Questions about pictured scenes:

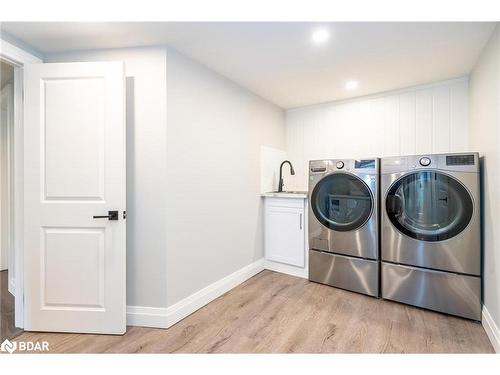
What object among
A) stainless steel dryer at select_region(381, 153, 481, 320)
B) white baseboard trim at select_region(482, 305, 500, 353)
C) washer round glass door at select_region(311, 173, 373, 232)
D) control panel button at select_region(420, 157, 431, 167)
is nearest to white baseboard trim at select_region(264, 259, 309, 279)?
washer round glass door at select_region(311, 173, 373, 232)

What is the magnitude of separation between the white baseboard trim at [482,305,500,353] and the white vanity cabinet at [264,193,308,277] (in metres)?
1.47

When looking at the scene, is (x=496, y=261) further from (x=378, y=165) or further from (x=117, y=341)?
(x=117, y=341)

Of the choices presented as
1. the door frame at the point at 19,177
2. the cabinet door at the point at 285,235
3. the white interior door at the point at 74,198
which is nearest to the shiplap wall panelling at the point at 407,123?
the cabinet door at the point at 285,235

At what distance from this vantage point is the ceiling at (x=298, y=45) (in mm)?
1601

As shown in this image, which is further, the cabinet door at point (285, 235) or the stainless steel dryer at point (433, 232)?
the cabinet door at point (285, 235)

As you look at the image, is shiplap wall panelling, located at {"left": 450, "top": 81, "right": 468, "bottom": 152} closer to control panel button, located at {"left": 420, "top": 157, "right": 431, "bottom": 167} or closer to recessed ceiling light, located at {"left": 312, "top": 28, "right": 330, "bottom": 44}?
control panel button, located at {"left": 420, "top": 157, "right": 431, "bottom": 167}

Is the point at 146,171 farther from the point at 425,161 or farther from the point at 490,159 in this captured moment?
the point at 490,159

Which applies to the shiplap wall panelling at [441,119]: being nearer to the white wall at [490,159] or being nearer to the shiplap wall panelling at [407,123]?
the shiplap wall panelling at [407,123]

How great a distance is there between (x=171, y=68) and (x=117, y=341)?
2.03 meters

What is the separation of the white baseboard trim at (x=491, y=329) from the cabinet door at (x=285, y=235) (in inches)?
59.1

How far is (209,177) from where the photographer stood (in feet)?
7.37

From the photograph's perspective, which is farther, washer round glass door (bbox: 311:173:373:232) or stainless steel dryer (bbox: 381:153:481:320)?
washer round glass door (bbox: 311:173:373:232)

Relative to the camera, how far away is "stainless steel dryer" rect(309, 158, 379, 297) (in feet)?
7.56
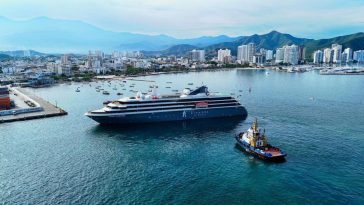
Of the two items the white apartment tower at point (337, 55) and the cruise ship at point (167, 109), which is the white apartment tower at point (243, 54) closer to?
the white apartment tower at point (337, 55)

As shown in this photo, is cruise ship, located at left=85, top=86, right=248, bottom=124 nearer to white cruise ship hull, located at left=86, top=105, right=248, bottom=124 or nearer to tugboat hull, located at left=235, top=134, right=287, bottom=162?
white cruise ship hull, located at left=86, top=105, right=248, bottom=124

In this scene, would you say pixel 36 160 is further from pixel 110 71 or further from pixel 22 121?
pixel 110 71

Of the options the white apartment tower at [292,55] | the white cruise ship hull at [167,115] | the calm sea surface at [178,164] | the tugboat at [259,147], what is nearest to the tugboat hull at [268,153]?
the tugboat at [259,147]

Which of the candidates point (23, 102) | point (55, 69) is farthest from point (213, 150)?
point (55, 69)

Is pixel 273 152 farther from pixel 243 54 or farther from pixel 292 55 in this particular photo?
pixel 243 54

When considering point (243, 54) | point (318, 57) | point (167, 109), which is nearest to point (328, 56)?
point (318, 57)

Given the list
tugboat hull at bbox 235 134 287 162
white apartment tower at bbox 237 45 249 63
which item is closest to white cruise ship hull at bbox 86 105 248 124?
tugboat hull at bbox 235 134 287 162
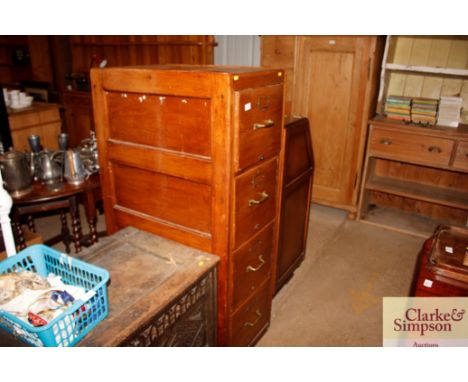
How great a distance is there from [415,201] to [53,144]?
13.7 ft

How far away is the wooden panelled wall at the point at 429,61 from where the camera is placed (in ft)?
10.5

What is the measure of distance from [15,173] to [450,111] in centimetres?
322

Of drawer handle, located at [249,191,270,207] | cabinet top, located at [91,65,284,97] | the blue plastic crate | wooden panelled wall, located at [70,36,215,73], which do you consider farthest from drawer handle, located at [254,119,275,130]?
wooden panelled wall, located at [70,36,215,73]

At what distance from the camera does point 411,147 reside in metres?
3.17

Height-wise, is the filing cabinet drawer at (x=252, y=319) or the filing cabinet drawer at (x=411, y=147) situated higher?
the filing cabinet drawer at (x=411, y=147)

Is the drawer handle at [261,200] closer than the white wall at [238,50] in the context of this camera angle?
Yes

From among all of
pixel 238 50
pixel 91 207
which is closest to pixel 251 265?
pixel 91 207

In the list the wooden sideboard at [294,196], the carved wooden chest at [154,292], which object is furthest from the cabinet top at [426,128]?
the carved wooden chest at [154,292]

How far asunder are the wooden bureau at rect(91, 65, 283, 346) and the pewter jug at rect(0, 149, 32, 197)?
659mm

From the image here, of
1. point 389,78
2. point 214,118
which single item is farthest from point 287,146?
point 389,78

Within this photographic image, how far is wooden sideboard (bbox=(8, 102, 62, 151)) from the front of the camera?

**DESCRIPTION OF THE TASK**:
Return the listing above in full and without alteration, excluding its pictures.

**RESULT**:
What object among
A) stainless steel dryer at select_region(381, 153, 481, 320)
B) white baseboard trim at select_region(482, 305, 500, 353)
C) washer round glass door at select_region(311, 173, 373, 232)
D) control panel button at select_region(420, 157, 431, 167)
is nearest to white baseboard trim at select_region(264, 259, 309, 279)?
washer round glass door at select_region(311, 173, 373, 232)

What is the magnitude of separation between the white baseboard trim at [482,305,500,353] and the white vanity cabinet at [264,193,308,277] (in metres)?
1.47

When looking at the scene, is (x=496, y=261) further from (x=378, y=165) or further from (x=117, y=341)?
(x=117, y=341)

Of the choices presented as
1. the door frame at the point at 19,177
2. the cabinet door at the point at 285,235
3. the white interior door at the point at 74,198
which is nearest to the shiplap wall panelling at the point at 407,123?
the cabinet door at the point at 285,235

At what distance from this vantage point is the ceiling at (x=298, y=45) (in mm)?
1601

As shown in this image, which is further, the cabinet door at point (285, 235) or the stainless steel dryer at point (433, 232)?
the cabinet door at point (285, 235)

As you look at the image, is shiplap wall panelling, located at {"left": 450, "top": 81, "right": 468, "bottom": 152} closer to control panel button, located at {"left": 420, "top": 157, "right": 431, "bottom": 167} or closer to recessed ceiling light, located at {"left": 312, "top": 28, "right": 330, "bottom": 44}?
control panel button, located at {"left": 420, "top": 157, "right": 431, "bottom": 167}

Is the point at 146,171 farther from the point at 425,161 or farther from the point at 490,159 in this captured moment?
the point at 490,159

Which applies to the shiplap wall panelling at [441,119]: being nearer to the white wall at [490,159] or being nearer to the shiplap wall panelling at [407,123]?
the shiplap wall panelling at [407,123]

How great a distance is there between (x=171, y=68) and (x=117, y=341)?
2.03 meters

What is the separation of the white baseboard trim at (x=491, y=329) from the cabinet door at (x=285, y=235) (in inches)?
59.1

How far is (209,177) from where the photographer stood (in feet)?
7.37

From the photograph's perspective, which is farther, washer round glass door (bbox: 311:173:373:232) or stainless steel dryer (bbox: 381:153:481:320)?
washer round glass door (bbox: 311:173:373:232)

Relative to the camera, how far away is "stainless steel dryer" rect(309, 158, 379, 297) (in feet)?
7.56
Of the two items the white apartment tower at point (337, 55) and the cruise ship at point (167, 109), which is the white apartment tower at point (243, 54) closer to?
the white apartment tower at point (337, 55)

As shown in this photo, is cruise ship, located at left=85, top=86, right=248, bottom=124 nearer to white cruise ship hull, located at left=86, top=105, right=248, bottom=124 or nearer to tugboat hull, located at left=235, top=134, right=287, bottom=162?
white cruise ship hull, located at left=86, top=105, right=248, bottom=124

In this scene, would you say pixel 36 160 is further from pixel 110 71 or further from pixel 22 121?
pixel 110 71

Of the options the white apartment tower at [292,55] | the white cruise ship hull at [167,115] | the calm sea surface at [178,164] | the tugboat at [259,147], what is nearest to the tugboat hull at [268,153]?
the tugboat at [259,147]

Which of the candidates point (23, 102) | point (55, 69) is farthest from point (213, 150)?
point (55, 69)

Is pixel 273 152 farther from pixel 243 54 or farther from pixel 292 55 in this particular photo?
pixel 243 54

When considering point (243, 54) | point (318, 57) | point (167, 109), which is nearest to point (328, 56)?
point (318, 57)

Given the list
tugboat hull at bbox 235 134 287 162
white apartment tower at bbox 237 45 249 63
which item is closest to white cruise ship hull at bbox 86 105 248 124?
tugboat hull at bbox 235 134 287 162
How great a distance is there from [415,201] to [53,144]?
13.7 ft

How far away is the wooden panelled wall at the point at 429,61 from where the camera is placed (in ft)?
10.5

What is the measure of distance from [15,173] to [450,111] in centimetres?
322

Of drawer handle, located at [249,191,270,207] | cabinet top, located at [91,65,284,97] | the blue plastic crate | wooden panelled wall, located at [70,36,215,73], which do you consider farthest from drawer handle, located at [254,119,275,130]?
wooden panelled wall, located at [70,36,215,73]

At what distance from the camera does point 411,147 reside in metres?
3.17

Height-wise, is the filing cabinet drawer at (x=252, y=319) or the filing cabinet drawer at (x=411, y=147) situated higher?
the filing cabinet drawer at (x=411, y=147)

Is the drawer handle at [261,200] closer than the white wall at [238,50] in the context of this camera angle?
Yes

From among all of
pixel 238 50
pixel 91 207
which is closest to pixel 251 265?
pixel 91 207

In the list the wooden sideboard at [294,196], the carved wooden chest at [154,292], which object is furthest from the cabinet top at [426,128]?
the carved wooden chest at [154,292]

How far asunder are the wooden bureau at rect(91, 65, 283, 346) and the pewter jug at rect(0, 149, 32, 197)?
659mm

From the image here, of
1. point 389,78
2. point 214,118
which single item is farthest from point 287,146?
point 389,78

Within this photographic image, how far is wooden sideboard (bbox=(8, 102, 62, 151)) from the front of the camera?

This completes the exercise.